Speaking about England and Wales, Blair said he was alarmed at the pattern of decline in British courts, prisons, prosecution and probation services, he recommended a holistic review crossing departmental boundaries- the last Royal Commission on the Police review was in 1962.Blair unstintingly blames the Conservatives for the Ministry of Justice, Crime Prosecution Service and Police budget cuts since 2010.Blair calculated that the current Commissioner Cressida Dick’s budget, is 39% less in real terms than his, eleven years after he left the office.

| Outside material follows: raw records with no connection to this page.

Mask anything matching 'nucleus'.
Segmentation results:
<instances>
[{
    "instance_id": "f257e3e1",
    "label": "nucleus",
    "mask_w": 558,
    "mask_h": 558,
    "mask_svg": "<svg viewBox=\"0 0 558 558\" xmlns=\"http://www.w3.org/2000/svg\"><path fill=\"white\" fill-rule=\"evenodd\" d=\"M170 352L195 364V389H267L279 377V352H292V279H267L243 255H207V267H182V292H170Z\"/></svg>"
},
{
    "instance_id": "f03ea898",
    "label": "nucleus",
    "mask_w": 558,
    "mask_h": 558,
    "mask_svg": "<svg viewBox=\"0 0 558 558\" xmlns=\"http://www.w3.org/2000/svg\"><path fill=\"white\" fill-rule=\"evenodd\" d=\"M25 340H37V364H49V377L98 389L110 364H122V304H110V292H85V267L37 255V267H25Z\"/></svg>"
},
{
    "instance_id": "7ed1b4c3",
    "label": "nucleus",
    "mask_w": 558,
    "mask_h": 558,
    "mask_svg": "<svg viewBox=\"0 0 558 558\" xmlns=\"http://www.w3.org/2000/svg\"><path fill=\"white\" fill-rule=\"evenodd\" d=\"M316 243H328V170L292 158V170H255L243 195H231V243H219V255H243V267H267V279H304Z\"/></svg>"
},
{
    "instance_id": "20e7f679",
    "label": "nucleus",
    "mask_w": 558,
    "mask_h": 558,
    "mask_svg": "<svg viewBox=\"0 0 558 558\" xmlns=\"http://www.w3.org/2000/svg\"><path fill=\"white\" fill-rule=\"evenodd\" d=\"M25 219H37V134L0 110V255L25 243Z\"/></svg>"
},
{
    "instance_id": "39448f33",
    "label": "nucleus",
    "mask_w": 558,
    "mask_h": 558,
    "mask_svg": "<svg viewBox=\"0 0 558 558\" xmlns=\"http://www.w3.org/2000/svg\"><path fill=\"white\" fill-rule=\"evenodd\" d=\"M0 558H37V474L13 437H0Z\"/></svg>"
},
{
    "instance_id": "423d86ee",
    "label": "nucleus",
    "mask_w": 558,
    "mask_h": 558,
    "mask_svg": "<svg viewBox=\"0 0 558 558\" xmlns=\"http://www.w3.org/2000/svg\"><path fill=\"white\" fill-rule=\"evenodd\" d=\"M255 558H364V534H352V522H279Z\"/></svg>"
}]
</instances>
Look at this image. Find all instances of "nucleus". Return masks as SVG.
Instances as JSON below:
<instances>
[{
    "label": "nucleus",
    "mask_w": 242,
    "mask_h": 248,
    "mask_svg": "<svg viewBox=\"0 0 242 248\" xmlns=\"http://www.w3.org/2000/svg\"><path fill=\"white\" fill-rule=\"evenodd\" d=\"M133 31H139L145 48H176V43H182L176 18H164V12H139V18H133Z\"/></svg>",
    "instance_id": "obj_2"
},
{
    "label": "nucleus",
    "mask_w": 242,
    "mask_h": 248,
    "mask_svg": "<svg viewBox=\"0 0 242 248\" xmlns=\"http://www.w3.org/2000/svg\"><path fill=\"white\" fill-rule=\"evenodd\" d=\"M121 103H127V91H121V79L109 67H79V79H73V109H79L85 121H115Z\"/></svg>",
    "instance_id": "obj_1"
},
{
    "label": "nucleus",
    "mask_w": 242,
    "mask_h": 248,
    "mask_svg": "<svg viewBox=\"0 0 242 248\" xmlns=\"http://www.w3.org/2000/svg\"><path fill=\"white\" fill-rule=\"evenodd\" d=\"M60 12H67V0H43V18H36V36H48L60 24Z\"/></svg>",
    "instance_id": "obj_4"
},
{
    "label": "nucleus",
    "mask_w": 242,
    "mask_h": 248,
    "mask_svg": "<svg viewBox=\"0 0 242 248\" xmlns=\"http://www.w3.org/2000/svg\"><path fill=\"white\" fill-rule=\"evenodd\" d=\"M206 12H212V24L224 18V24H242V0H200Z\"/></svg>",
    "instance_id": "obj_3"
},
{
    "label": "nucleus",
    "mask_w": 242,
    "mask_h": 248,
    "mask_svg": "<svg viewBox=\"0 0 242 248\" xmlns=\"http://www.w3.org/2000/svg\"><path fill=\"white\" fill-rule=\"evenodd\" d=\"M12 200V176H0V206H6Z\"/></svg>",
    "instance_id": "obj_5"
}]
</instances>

Blair cited a 2019 report by Peter Clarke, Her Majesty’s Chief Inspector of Prisons and a former head of counterterrorism at the Met, which found that drugs and violent/bullying behaviours in prisons have been underestimated, and there are staff shortages. This reporter found a report also by Peter Clarke about HMP Hewell in Worcestershire, his assessment was “The poor living conditions were compounded by the fact that the establishment was failing in its core purpose as an open prison. This report sets out in detail how a wide range of weaknesses and failings meant that it was not properly preparing prisoners for their release. This was particularly concerning as a significant number of prisoners were assessed as presenting a high risk of harm.” This and necessary reforms in probation procedures resonate with the early release of Usman Khan, perpetrator of the two murders on London Bridge before Christmas.

Blair praises the work of Professor Lawrence Sherman at the Cambridge Institute of Criminology, whose premise is that all crimes are not created equal, counting them as if they are fosters distortion of risk assessments, resource allocation, and accountability. Sherman has designed the Cambridge Harm Index, a weighted index to measure and classify each crime type according to how harmful it is, relative to all other crimes. Blair is critical that this project did not receive enough Government funding.

Blair quotes Sir Tom Winsor the Chief Inspector of Constabulary, who has said UK is paying for its failure to prevent crime ‘you can’t have 100 per cent of whatever it is you want for 60 or 70 per cent of its efficient cost.’ Blair’s talk was delivered during the parliamentary purdah before the December general election and his apparently partisan take might encourage support from the opposition for more funding for the criminal justice system when Bills come to the House of Commons for debate. Blair’s views are supported by a Parliamentary Justice Committee report dated October 2019 that claims the prison estate is in an appalling state of disrepair, with violence and self-harm at record highs and there is little sign of improvement.

According to criminal justice statistics 1.58 million individuals were dealt with by the Criminal Justice System in England and Wales in the latest year (June 2018-2019),a fall of 2% and the lowest since records began. Out of 1.37 million defendants prosecuted, convictions remained stable at 87%, defendants remanded on bail by the police decreased by 10% since the year ending June 2018,the numbers sentenced to immediate custody were the lowest since 2009, and the average custodial sentence length has steadily increased to 20.3 months for indictable offences and was 17.4 months overall (the highest in the decade).

The 2017 ‘10 Prisons Project’, that aimed to tackle the most persistent and urgent problems facing 10 of the UK’s most challenging prisons, had successful results: The rate of assaults per 1,000 prisoners in the 10 prisons dropped by 16%, from 42.9 in June/August 2018 to 36.1 in April/June 2019; and the percentage of positive results from random mandatory drug tests dropped between August 2018 and March 2019.  The challenge for the 2020 Government will be planning how to fund the implementation of these results across the entire prison estate.